Provides potential inter-species copy number variations (CNV) information. CNVVdb is a database that allows users to find duplicated regions within a genome (paralogues) and between different genomes (orthologues). It supplies multiple sequence alignments of all paralogues/orthologues identified. The output of this resource includes: (1) information summary about the query region in the target species, (2) information summary about the matched region(s) in the subject species, (3) detailed information for each matched region and (4) multiple sequence alignments of the identified paralogues/orthologues.
An online resource containing a range of genomic datasets for wheat (Triticum aestivum) that will assist plant breeders and scientists to select the most appropriate markers for marker assisted selection. CerealsDB includes a database which currently contains in excess of 100,000 putative varietal SNPs, of which several thousand have been experimentally validated. In addition, CerealsDB contains databases for DArT markers and EST sequences, and links to a draft genome sequence for the wheat variety Chinese Spring.
TMC-SNPdb / Tata Memorial Centre-SNP database
A database of ‘normal’ germline variants derived from Indian (nonEuropean Caucasian population). TMC-SNPdb is the first open source, flexible, upgradable, and freely available single nucleotide polymorphism (SNP) database, not yet included in the public databases with predominant Caucasian representations. Beyond cancer somatic analyses, we anticipate utility of the TMC-SNPdb in several Mendelian germline diseases.
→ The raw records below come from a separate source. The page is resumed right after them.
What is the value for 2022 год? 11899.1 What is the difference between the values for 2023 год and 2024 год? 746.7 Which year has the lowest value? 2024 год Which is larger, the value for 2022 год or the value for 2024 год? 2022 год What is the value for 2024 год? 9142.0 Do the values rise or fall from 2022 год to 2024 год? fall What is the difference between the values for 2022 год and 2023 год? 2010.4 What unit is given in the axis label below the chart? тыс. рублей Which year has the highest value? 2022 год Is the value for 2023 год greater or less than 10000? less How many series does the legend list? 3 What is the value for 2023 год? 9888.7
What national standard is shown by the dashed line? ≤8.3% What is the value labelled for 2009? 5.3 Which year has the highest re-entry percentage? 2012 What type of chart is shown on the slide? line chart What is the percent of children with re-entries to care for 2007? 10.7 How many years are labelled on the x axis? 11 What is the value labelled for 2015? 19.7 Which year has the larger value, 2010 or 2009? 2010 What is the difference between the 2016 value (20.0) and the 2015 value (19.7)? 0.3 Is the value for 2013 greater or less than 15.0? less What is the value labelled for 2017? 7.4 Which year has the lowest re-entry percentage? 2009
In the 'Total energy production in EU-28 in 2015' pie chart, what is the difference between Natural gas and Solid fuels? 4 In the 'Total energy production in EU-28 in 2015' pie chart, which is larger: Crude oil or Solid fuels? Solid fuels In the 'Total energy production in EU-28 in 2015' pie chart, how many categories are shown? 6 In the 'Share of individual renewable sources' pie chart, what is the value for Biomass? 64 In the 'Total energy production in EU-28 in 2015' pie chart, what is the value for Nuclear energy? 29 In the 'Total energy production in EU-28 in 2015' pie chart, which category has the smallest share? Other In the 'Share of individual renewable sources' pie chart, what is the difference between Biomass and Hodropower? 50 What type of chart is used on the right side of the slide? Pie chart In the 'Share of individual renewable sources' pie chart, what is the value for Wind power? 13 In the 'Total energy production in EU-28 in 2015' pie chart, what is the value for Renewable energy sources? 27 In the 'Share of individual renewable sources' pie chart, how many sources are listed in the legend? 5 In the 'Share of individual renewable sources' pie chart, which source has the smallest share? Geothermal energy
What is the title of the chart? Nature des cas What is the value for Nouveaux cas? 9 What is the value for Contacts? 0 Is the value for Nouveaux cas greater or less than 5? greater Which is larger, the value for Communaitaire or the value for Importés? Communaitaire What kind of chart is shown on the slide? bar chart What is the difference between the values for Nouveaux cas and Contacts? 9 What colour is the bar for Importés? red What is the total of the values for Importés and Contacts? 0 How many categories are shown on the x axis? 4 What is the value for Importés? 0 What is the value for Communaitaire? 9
This database is flexible to accommodate the need for customization by allowing inclusion of similar datasets from additional individuals.
HGSVP / Human Genome Structural Variation Project
A catalogue of human genomic polymorphisms ascertained by experimental and computational analyses. This database includes large-scale structural variation (LSV), copy number polymorphisms (CNPs) and intermediate-sized structural variation (ISV) as determined by array comparative genomic hybridization (Iafrate et al., 2004, Sharp et al., 2005), representational oligonucleotide microarray analysis (Sebat et al., 2004) and fosmid paired-end sequence analysis (Tuzun et al, 2005). The data are mapped against the UCSC Human Genome Browser.
Assists in storing genomic variation data obtained from next-generation sequencing experiments. Varda is an application that holds data like full-genome or exome sequencing of individuals or populations. Variants can be imported from standard formats and annotated with their frequencies. It was designed to support (i) private exome variant database for a sequencing lab, (ii) shared database between several groups and (iii) publicly sharing variant frequencies from a population study.